3) век людей: зрелость эпохи, формирование демократической республики или монархии, ограниченной представительством; сила уступает место праву и гражданскому равенству, торговля объединяет человечество в одно целое, развивается промышленность и техника, процветают науки и искусства.

Особое внимание Вико уделяет проблемам собственности (и их оформлению в праве). Они и являются мотором истории. Собственность века богов представляет «отец семейства», который, стремясь подчинить себе «домашних», опирается на слуг и дарует им земельную собственность, порождая тем самым век героев. В героическую эпоху отеческая власть становится властью земельной аристократии, подчиняющей себе народ. Эпоха людей преодолевает имущественное неравенство за счет развития ремесел и торговли и правового порядка, но порождает переход от гражданской свободы к своекорыстию и анархии. При всем том в учении Вико нет фатализма: Вико уверен, что воля и творчество человека не скованы предопределением, люди творят свое время, а не наоборот; о детерминации он говорит лишь применительно к большому историческому времени.

- [ЗАДАНИЕ A] В записях начните со строки, где есть «Evaluate the point», и закончите строкой с «1803 centimetres». Перепишите этот кусок, поменяв «inches» на «feet» и не трогая остальное.

- [ЗАПИСИ]
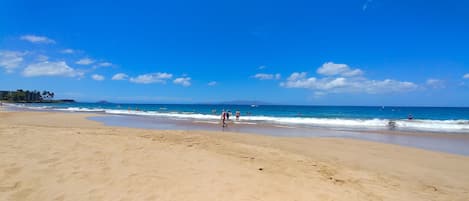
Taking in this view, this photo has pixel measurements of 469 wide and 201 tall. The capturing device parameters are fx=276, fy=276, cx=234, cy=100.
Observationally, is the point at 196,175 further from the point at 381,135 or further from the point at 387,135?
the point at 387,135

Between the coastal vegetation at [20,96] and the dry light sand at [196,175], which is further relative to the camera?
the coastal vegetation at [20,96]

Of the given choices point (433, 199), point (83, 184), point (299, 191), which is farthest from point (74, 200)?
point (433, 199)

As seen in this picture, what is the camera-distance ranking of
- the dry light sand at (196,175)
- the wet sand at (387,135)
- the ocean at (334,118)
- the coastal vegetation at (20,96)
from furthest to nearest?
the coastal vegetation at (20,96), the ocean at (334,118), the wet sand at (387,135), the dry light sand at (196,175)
--
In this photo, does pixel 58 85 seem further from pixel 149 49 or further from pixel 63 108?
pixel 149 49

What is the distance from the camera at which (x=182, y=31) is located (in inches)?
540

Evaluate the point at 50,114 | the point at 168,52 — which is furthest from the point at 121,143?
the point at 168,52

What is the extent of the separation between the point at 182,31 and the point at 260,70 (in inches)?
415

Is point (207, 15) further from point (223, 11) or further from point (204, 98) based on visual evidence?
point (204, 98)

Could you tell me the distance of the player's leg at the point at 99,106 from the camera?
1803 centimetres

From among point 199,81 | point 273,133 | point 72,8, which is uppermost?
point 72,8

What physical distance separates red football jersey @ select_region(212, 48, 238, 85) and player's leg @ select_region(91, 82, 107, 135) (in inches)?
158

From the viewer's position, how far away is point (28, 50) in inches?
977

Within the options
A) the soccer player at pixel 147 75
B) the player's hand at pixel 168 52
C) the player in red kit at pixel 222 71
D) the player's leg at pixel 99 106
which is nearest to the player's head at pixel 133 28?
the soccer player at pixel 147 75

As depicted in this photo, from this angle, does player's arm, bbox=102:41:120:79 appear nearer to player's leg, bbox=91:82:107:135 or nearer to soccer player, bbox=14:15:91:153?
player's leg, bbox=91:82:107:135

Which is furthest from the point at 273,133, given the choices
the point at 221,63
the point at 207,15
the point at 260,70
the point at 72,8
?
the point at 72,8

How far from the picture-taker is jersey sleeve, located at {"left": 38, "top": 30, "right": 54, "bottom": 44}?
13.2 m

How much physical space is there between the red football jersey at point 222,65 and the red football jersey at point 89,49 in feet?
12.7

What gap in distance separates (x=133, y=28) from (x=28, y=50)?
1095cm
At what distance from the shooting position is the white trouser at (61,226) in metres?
* * *
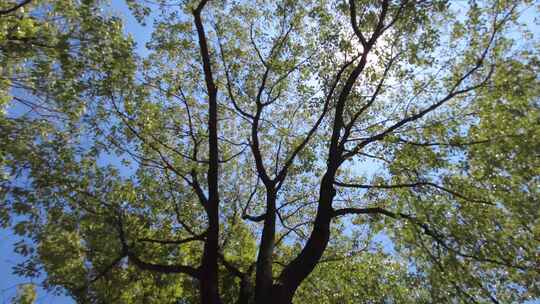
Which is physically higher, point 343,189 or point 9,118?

- [ЗАДАНИЕ B] Повторите слово в слово весь отрывок об учении Вико.

- [ОТВЕТ A]
Evaluate the point at 50,114 | the point at 168,52 — which is furthest from the point at 121,143?
the point at 168,52

What is the extent of the separation between the point at 182,31 and the point at 260,70 (in feet)?
415

Is point (207, 15) further from point (223, 11) or further from point (204, 98) based on visual evidence?
point (204, 98)

Could you tell me the distance of the player's leg at the point at 99,106 from the camera?
1803 centimetres

- [ОТВЕТ B]
3) век людей: зрелость эпохи, формирование демократической республики или монархии, ограниченной представительством; сила уступает место праву и гражданскому равенству, торговля объединяет человечество в одно целое, развивается промышленность и техника, процветают науки и искусства.

Особое внимание Вико уделяет проблемам собственности (и их оформлению в праве). Они и являются мотором истории. Собственность века богов представляет «отец семейства», который, стремясь подчинить себе «домашних», опирается на слуг и дарует им земельную собственность, порождая тем самым век героев. В героическую эпоху отеческая власть становится властью земельной аристократии, подчиняющей себе народ. Эпоха людей преодолевает имущественное неравенство за счет развития ремесел и торговли и правового порядка, но порождает переход от гражданской свободы к своекорыстию и анархии. При всем том в учении Вико нет фатализма: Вико уверен, что воля и творчество человека не скованы предопределением, люди творят свое время, а не наоборот; о детерминации он говорит лишь применительно к большому историческому времени.